**What to produce:** Starting with the line that contains "How far away" and going on through the last line of the entries, express those lines as a Markdown table with the columns Row and Line. Skip blank lines and leave the pictures out.

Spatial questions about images

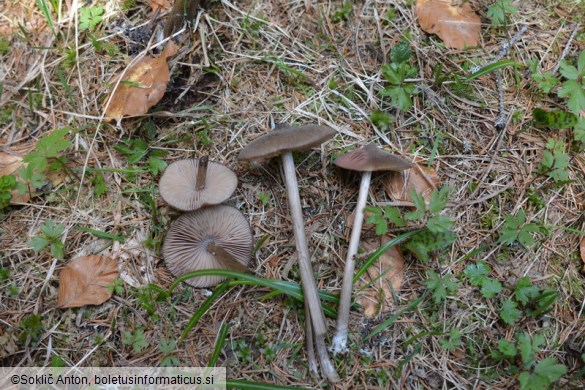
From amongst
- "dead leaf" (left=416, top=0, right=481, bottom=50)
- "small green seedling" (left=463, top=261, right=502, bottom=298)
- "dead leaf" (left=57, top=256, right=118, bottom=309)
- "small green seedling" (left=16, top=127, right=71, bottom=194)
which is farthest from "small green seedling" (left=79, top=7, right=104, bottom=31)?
"small green seedling" (left=463, top=261, right=502, bottom=298)

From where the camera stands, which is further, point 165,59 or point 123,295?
point 165,59

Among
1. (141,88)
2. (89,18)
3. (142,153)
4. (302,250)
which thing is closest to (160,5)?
(89,18)

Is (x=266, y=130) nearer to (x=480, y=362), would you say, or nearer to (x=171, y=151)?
(x=171, y=151)

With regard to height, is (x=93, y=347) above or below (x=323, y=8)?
below

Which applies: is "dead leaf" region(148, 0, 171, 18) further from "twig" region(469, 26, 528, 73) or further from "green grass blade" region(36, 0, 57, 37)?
"twig" region(469, 26, 528, 73)

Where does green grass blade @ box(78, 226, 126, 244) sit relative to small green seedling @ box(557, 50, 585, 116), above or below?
below

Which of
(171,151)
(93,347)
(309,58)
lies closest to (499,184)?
(309,58)
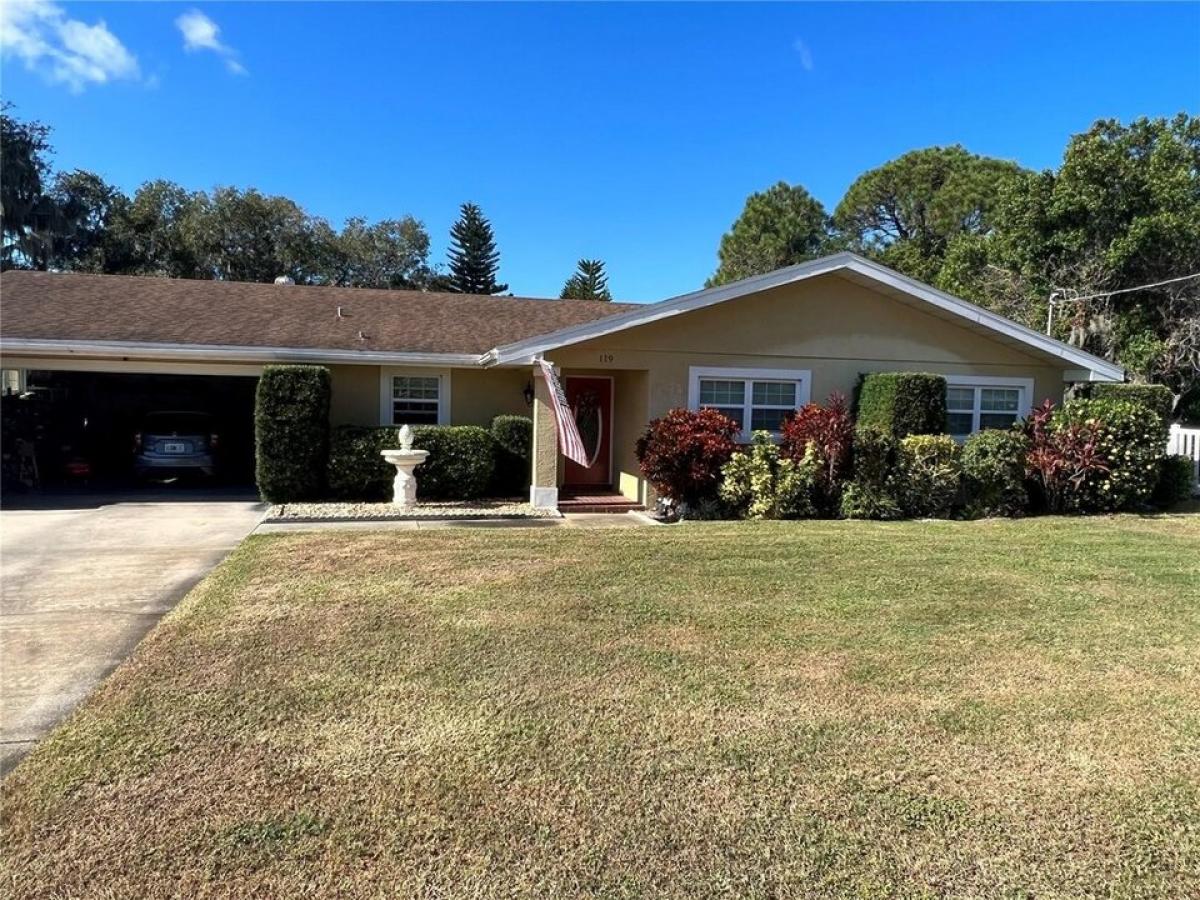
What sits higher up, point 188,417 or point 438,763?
point 188,417

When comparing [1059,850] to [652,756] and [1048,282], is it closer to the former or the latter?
[652,756]

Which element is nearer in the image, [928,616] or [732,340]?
[928,616]

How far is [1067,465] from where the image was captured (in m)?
11.4

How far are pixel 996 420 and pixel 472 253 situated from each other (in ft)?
120

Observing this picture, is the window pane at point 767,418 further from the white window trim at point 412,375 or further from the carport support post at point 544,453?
the white window trim at point 412,375

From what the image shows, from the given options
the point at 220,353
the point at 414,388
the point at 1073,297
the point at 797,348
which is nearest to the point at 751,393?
the point at 797,348

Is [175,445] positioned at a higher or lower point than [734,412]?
lower

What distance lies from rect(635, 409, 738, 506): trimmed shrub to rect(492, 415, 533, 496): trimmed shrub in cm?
243

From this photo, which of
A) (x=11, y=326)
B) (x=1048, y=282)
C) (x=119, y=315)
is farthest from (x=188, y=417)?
(x=1048, y=282)

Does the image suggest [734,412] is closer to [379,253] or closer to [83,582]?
[83,582]

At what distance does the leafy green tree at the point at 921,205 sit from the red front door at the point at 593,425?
23915 millimetres

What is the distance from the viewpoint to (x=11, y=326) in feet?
38.7

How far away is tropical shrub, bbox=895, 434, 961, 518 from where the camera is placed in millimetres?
11180

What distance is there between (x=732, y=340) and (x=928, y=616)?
7183 millimetres
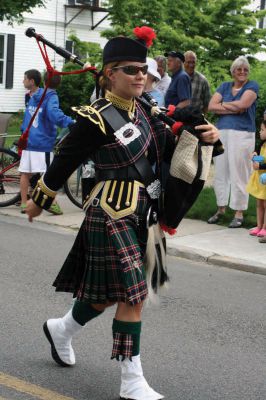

**Result:**
| Row | Line |
|---|---|
| 1 | How far away is tropical shrub, bbox=895, 434, 961, 518 from where the camera is placed in millimetres? |
| 2 | 11180 |
| 3 | What distance is there between (x=732, y=340) and (x=928, y=616)? |
| 4 | 7183 millimetres |